Col. George S. Patton, Jr serving at Camp Meade.
It was after his aunt read him Sir Walter Scott’s Ivanhoe that he ultimately revealed the great effect her instruction was having. He [George S. Patton, Jr.] confided to her that he’d written a poem—in his head, for he still couldn’t write. Astonished, she transcribed his recitation with the reverent wonder of a medium receiving an oracle:
Forward Knight! Forward Knight!
Go and do your best, Knight,
In the tournament.
Forward Knight! Forward Knight!
Don’t lose the prize, Knight,
On jousting day.
Forward Knight! Forward Knight!
Knock down the champion, Knight,
Of the lot, lot, lot.
Nannie dated the poem November 30, 1892, and placed it with other keepsakes of Georgie in her bedroom bureau. On his recent seventh birthday he’d announced that instead of a fireman, he now would be a soldier when he grew up….

## DATASET CONTENT:
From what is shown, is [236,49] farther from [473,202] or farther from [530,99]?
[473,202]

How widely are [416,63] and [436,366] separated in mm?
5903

## EXERCISE AIM:
According to the passage on the young George S. Patton, Jr., what date did Nannie write on his poem?

## RESULT OF THE TASK:
November 30, 1892